Ein weiteres Problem, welches mittlerweile von Kritikern in den USA aufgeworfen wird, betrifft den qualitativen Charakter des Transfers von hochwertigen Rechenprozessoren, etwa der Nvidia H100 oder der nächsten Generation der Nvidia GB200, die mehr als die doppelte Leistungsfähigkeit der H100 haben. Laut einer Analyse der Carnegie-Stiftung gelten Transfers von zehntausenden von Prozessoren der H100 Kategorie nach den bisherigen Richtlinien als unproblematisch. Bei Größenordnungen von 500.000 und mehr Prozessoren, und das ist der Fall im Geschäft mit Saudi-Arabien und den VAE, besteht die Gefahr, dass die US-Regierung die Kontrolle in zweierlei Hinsicht verliert: zum einen besteht die Gefahr des offshorings, d.h. Firmen entstehen, die die Konkurrenzfähigkeit amerikanischer Firmen beeinträchtigen (vergleichbar der Deindustrialisierung). Zum zweiten besteht die Gefahr, dass nicht gesichert werden kann, dass hochwertige Prozessoren nach China gelangen, welches derzeit vom Erwerb dieser Rechner und der in ihnen enthaltenen Chips ausgeschlossen ist. Zwar sind zwischen der US-Administration und den Verantwortlichen auf Seiten der VAE und Saudi-Arabiens entsprechende Sicherheitsabkommen geschlossen worden. Wie sicher diese sind, lässt sich nicht beantworten, weil die Abkommen vertraulich bleiben.
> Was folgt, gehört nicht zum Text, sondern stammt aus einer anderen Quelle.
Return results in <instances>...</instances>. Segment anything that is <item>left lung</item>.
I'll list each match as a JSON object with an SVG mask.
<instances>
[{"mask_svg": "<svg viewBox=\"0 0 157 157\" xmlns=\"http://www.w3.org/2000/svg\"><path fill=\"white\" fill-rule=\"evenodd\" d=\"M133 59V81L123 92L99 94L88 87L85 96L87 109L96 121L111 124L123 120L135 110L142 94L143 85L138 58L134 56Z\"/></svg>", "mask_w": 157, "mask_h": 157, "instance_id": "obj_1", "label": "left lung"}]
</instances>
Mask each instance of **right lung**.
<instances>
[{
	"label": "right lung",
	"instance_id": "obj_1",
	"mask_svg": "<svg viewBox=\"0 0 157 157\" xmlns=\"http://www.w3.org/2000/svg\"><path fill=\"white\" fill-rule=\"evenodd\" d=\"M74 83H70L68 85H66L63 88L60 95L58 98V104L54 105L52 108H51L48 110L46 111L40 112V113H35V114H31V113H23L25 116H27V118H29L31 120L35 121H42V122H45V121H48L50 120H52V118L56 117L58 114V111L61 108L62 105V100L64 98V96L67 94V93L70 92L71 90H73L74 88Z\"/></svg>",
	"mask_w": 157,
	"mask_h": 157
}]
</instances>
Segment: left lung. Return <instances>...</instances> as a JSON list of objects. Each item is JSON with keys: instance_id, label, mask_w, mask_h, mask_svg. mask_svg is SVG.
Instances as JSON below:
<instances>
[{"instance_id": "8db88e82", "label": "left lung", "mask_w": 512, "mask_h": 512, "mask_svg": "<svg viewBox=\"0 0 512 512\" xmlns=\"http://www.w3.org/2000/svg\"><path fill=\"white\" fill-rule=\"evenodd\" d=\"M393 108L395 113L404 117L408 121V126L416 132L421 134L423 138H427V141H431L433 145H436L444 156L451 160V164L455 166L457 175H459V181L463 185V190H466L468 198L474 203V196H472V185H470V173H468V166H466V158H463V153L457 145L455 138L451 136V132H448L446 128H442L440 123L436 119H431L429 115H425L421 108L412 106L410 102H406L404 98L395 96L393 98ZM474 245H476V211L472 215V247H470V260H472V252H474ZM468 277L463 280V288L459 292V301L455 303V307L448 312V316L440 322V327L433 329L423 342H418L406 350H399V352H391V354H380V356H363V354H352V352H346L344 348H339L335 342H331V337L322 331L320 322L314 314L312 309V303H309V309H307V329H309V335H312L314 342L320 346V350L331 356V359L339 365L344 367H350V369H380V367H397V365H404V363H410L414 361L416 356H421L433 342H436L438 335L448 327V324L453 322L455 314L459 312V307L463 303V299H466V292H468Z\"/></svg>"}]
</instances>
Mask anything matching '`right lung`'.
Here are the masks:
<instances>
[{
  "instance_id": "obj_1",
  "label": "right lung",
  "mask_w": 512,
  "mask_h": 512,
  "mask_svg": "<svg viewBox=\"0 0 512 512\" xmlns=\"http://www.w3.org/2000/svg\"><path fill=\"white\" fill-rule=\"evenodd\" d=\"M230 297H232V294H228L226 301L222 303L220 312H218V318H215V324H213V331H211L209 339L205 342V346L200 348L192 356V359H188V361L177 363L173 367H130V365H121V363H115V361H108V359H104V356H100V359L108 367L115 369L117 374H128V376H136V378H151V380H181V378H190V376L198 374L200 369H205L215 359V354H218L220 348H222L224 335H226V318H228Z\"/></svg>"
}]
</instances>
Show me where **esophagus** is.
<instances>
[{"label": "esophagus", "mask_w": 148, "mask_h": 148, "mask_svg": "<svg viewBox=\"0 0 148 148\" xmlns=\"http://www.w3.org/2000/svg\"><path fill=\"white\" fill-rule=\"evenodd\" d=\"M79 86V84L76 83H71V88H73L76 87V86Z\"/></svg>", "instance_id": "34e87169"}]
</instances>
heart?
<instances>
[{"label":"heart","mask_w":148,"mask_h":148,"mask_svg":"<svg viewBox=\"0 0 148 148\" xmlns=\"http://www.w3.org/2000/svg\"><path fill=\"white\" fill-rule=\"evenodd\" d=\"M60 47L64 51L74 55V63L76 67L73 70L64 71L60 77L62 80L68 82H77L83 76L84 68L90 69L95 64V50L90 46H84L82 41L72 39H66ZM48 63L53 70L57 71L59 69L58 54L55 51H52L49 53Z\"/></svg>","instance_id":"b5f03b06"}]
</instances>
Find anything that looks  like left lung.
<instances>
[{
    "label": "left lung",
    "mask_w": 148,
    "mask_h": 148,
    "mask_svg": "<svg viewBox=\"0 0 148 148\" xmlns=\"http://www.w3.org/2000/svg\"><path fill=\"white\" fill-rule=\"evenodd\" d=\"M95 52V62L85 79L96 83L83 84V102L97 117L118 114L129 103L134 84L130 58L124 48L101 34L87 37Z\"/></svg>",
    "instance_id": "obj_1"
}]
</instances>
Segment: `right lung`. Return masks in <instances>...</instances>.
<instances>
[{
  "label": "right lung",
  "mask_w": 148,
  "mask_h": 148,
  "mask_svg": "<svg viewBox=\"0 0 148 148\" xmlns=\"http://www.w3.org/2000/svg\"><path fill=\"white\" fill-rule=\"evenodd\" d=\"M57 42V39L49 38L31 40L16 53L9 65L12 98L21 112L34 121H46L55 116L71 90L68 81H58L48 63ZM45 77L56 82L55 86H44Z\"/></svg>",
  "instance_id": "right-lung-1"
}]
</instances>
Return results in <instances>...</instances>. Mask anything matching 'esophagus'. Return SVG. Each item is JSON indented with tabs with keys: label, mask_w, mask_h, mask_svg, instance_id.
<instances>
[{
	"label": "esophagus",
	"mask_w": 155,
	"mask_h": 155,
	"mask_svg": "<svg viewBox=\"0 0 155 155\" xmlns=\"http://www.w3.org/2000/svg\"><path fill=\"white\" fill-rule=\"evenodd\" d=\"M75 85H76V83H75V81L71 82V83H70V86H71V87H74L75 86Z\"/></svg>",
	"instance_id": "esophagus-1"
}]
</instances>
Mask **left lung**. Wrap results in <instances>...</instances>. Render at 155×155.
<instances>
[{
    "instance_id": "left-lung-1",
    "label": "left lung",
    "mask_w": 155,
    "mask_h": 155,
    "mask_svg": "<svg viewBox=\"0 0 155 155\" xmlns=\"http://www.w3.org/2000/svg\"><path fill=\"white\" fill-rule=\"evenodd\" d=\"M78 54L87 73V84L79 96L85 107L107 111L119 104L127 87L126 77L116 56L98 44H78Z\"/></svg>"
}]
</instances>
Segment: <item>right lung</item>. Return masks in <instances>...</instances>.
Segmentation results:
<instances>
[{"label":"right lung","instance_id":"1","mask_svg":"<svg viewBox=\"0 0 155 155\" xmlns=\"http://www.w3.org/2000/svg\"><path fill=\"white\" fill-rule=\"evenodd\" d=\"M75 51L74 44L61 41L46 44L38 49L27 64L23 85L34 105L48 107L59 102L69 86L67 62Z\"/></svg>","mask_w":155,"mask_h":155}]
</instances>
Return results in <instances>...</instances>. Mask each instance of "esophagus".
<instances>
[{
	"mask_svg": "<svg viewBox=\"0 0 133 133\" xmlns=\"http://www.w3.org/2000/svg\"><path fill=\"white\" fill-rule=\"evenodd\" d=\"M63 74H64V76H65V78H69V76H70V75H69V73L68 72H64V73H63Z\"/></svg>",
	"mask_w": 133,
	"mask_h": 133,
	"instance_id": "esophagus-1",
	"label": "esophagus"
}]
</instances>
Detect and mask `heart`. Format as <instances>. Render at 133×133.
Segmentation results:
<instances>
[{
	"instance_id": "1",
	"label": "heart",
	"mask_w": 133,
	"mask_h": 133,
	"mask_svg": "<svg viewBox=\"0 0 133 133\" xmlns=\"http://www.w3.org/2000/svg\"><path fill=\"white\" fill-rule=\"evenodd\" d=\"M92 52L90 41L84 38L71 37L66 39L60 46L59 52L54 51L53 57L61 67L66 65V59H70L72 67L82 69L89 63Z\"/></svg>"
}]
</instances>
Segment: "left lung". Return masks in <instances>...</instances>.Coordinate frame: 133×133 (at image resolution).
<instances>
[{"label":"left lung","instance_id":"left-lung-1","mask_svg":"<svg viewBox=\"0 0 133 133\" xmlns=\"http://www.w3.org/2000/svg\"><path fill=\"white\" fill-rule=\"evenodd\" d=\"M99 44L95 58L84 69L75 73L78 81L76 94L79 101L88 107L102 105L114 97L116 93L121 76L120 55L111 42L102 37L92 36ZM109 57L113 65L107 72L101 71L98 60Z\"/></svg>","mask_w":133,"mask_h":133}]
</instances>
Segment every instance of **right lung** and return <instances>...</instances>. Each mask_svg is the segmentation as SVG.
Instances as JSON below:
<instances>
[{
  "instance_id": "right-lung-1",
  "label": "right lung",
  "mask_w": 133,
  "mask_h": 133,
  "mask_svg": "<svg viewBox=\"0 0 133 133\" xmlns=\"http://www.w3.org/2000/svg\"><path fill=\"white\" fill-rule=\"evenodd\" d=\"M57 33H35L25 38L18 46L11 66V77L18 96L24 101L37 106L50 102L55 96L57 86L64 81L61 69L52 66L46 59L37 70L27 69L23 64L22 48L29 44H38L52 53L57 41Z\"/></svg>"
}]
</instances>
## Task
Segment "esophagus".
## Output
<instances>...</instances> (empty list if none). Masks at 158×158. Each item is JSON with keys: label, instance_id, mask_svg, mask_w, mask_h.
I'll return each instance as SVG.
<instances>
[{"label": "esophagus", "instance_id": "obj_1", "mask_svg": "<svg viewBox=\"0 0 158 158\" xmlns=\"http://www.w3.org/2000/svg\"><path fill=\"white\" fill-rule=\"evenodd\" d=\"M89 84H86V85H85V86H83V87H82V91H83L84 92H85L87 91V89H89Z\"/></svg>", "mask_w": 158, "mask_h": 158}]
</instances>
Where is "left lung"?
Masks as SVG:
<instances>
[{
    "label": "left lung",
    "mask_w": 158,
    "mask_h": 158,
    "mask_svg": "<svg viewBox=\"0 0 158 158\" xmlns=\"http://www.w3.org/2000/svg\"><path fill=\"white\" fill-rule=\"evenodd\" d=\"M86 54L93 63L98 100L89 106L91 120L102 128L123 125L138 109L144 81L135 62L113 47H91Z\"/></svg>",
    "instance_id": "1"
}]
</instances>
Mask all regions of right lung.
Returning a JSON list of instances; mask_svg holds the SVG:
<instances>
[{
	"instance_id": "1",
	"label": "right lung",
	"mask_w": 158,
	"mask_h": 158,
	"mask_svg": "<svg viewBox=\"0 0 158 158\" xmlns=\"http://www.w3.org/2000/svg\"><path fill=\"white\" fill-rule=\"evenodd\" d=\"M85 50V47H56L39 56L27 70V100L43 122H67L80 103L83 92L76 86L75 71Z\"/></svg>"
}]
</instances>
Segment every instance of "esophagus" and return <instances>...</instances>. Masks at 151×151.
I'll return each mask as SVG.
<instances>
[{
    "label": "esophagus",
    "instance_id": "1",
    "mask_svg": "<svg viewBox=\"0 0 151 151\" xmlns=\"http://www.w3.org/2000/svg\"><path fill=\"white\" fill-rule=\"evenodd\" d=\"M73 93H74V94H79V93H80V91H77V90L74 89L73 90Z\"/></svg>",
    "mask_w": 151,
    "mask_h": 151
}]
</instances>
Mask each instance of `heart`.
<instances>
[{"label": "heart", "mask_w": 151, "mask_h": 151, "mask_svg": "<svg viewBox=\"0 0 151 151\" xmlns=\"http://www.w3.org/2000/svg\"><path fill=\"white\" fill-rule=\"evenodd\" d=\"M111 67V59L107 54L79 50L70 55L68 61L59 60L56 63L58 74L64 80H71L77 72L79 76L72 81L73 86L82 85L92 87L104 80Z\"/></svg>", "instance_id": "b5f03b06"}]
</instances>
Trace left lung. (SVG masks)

Die Kooperation im Bereich der KI mit amerikanischen Großfirmen geht auf Initiativen dieser Firmen zurück und bedeutet eine strategische Weichenstellung im Bereich der globalen KI-Entwicklung, die in ihrer Reichweite nicht unterschätzt werden sollte. Allerdings lässt der Umfang der Kooperationszusagen der amerikanischen Seite erkennen, dass Trump in Widerspruch zu seiner Make-Amerika-Great-Again Rhetorik gerät, indem er mehr oder weniger die Verlagerung von industriellen Kapazitäten ins Ausland zulässt – etwas was er eigentlich verhindern wollte.